Ama söylediklerimin doğru olduğunu siz de biliyorsunuz.

*

Unvandan söz etmişken…

Pek çok yeni mezun, çalışma hayatına ‘uzman’ ya da ‘koordinatör’ olarak başlıyor.

Gazetelerde ‘köşe yazarı’, televizyonlarda ‘programcı-sunucu’ olarak işe alındıkları gibi.

Öyle şirketler, öyle servisler biliyorum ki, direktör-müdür-şef ve … ofis boydan ibaret.

‘Peki kardeşim burada işi kim yapıyor?’ diye sorasınız gelir.

Bu ‘unvan enflasyonu’nda (maaş veremedik unvan verelim diyen patronlar ve insan kaynakları kadar) ‘taytıl’ meraklısı çalışanların da kabahati büyük.

Özlük işleri şefi >> personel müdürü >> insan kaynakları direktörü >> yetenek yönetimi koordinatörü…

Ne kadar üfürük olursa olsun, bütün bu unvanlar ‘başı çeken, yöneten, idare eden’ demeye geliyor neticede.

Ama artık çalışanlar ‘idare edilecek’ bir ‘kaynak’ değil ki. (*)

Sizin göreviniz de artık ‘başı çekmek, yönetmek, idare etmek’ değil yahut bundan ibaret değil.

Ama koltuğunuzu koruyabilmek için gözünüz patrondan başkasını görmüyorsa; dünyanın, insanların, ilişki modellerinin değiştiğini nasıl göreceksiniz?

Dilinizi sadece yalakalık için (yanlışlıkla taharet için diyordum az kaldı) kullanıyorsanız; bu değişimi ve artık hiçbir şeyin eskisi gibi olmayacağını patrona, yöneticilere, çalışanlara nasıl anlatacaksınız?

Aklınızı ve mesainizi sadece koltuğunuzu korumaya, fesada, onun bunun kuyusunu kazmaya, yerlerini kendinize benzeyen ‘kifayetsiz muhterisler’le doldurmaya harcıyorsanız;  çalışanlara, şirkete, patrona ne faydanız var ki?

Ama kabahatin büyüğü sizde değil, size itibar edenlerde.

Hiç biriniz farkında değilsiniz ama, sizi getireni siz götüreceksiniz.
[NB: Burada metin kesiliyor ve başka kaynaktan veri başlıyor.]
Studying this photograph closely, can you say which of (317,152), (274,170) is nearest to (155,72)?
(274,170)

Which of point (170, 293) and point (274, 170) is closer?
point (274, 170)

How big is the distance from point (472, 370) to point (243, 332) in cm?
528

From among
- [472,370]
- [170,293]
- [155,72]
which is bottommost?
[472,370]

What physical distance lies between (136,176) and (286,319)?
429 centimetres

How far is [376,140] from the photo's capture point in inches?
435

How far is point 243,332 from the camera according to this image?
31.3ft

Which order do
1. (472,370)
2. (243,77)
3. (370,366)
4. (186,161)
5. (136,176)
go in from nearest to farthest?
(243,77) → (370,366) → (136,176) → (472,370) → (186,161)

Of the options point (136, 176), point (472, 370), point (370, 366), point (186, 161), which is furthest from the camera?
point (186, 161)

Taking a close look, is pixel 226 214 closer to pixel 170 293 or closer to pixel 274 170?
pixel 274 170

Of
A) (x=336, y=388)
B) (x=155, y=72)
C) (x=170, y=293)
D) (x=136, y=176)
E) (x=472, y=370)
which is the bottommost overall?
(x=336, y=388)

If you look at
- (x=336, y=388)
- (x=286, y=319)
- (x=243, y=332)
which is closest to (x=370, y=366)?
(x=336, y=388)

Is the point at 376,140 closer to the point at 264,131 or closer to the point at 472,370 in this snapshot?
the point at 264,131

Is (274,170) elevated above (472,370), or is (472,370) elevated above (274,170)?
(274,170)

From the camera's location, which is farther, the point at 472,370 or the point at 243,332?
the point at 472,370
Birlikte gideceksiniz.

Belki ben görmeyeceğim ama, doğru insanları doğru yerlere getirecek doğru insanlar doğru yerlere gelecek bir gün.




Dipnot: Yukarıda saydığım unvanlara haiz olup fakat bulundukları yere hakkıyla gelmiş, bu görevi ve aldıkları maaşı hak eden, fayda üretmeye çalışan ve daha da önemlisi insan kıymeti bilen İK’cılar; çoğunluk olmasanız da, İK cüppenizi çıkarıp karşıma gelmeseniz de, size saygı duyuyorum. Ben sizi biliyorum. Siz kendinizi bilirsiniz. Sözüm kendini bilmeyenlere...

(*) Türkiye İnsan Yönetimi Derneği PERYÖN’ün yeni başkanı Sevilay Pezek Yangın, derneğin yayın organı PY’nin son sayısında yayımlanan ve “Sizce şirket çalışanı bir kaynak mı, yoksa kaynağı kullanan bir ‘insan’ mı?” sorusuyla başlayan yazısında bu söylemek istediğimi benden iyi ifade ediyor. Burcu’nun (Özçelik Sözer) bugünkü manşet haberinde de, yan sayfadaki röportajında da İK uzmanları ısrarla “insan’a değer verin!” diyorlar. Bu aynı yöndeki sözler beni çok umutlandırıyor.